I live in UAE, whose continuing enthusiasm in AI investment stretches well beyond short-term profit, so having AD on-board seems like a plus not a minus. I'm sure there are specific exceptions, but generally Emirati money has seemed like smart money.

rpdillon•3mo ago
You're pointing out a bunch of high capex costs (hardware, SRAM), but then concluding that their opEx is greater than their revenue on a per unit basis. Are they really losing money on every token? It seems that using hardware acceleration would decrease inference costs and they could make it up on unit economics over time.

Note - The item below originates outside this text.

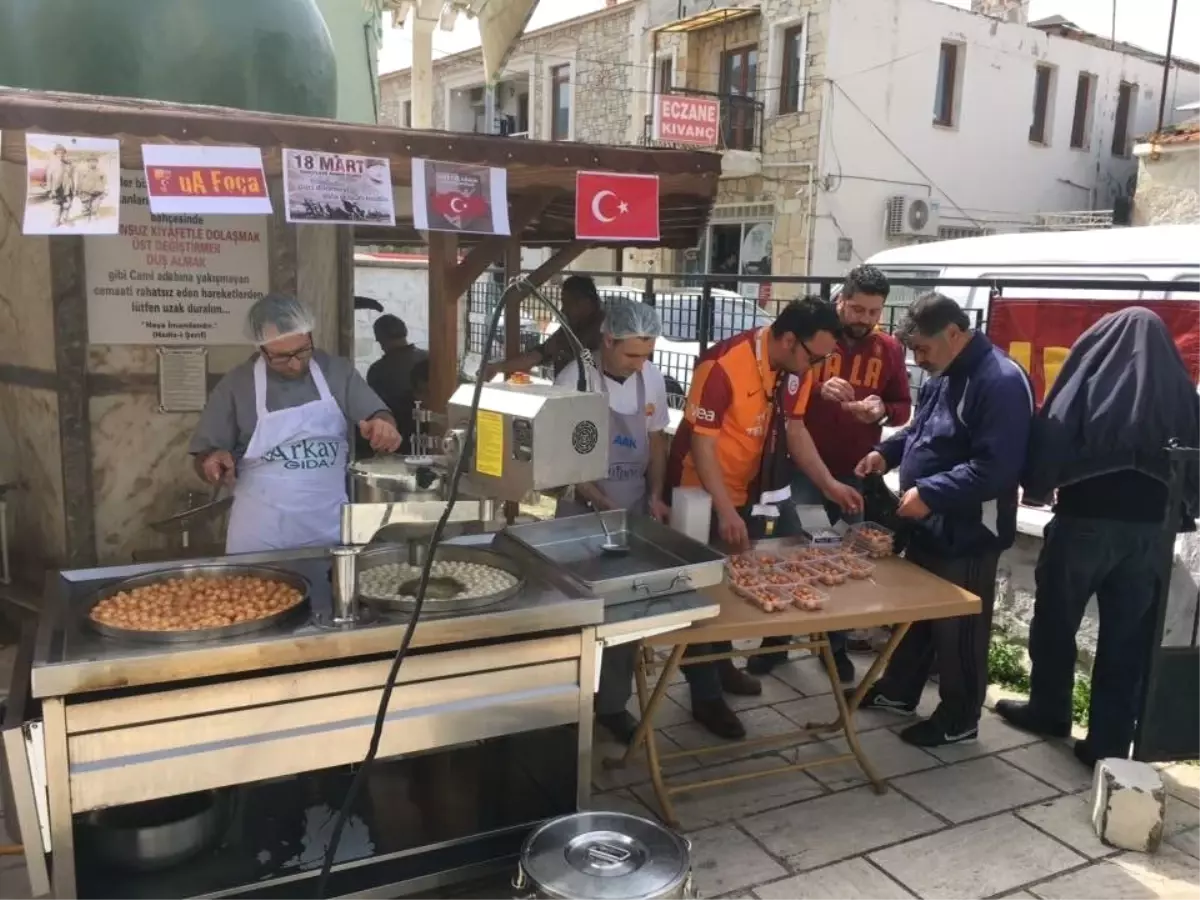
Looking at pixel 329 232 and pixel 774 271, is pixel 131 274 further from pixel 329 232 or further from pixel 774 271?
pixel 774 271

But I'm just reasoning from first principles. I don't have any specific data about them.

aurareturn•3mo ago

  It seems that using hardware acceleration would decrease inference costs and they could make it up on unit economics over time.
Nvidia GPUs are accelerators too. The reason they can do this so fast is because they're storing entire models in SRAM.
rpdillon•3mo ago
There are degrees of acceleration. My understanding, limited as it is, is that groq and cerebras are using highly optimized acceleration to achieve their token generation rates, far beyond that in a regular GPU, and this leads to lower costs per token.

Is this incorrect?

aurareturn•2mo ago
Yes, they're called ASICs on Grog. But Cerebras has more general cores that can do more complex things. Inference is mostly limited by bandwidth though.
7thpower•3mo ago
Switching costs are low, so if that happens we’ll just switch.
KronisLV•3mo ago
The Cerebras GML-4.6 post might also be of (some?/more?) interest to the people here, since it's more useful for programming: https://news.ycombinator.com/item?id=45852751

I don't think that this is a dupe or anything and 3000 t/s is really cool, the other post just has more discussion of Cerebras and people's experiences with using GLM 4.6 for software development.

sunpazed•3mo ago
This is really impressive. At these speeds, it’s possible to run agents with multi-tool turns within seconds. Consider it a feature rich, “non-deterministic API” for your platform or business.
drewbitt•3mo ago
It's a decent general model too - I have it plugged up in llm and raycast since August at great speeds. I wish Cerebras would do MiniMax M2 which should be an upgrade and replacement if it was just faster. It would never be as fast as gpt-oss-120 though
iFire•3mo ago
Does anyone know how much one system costs?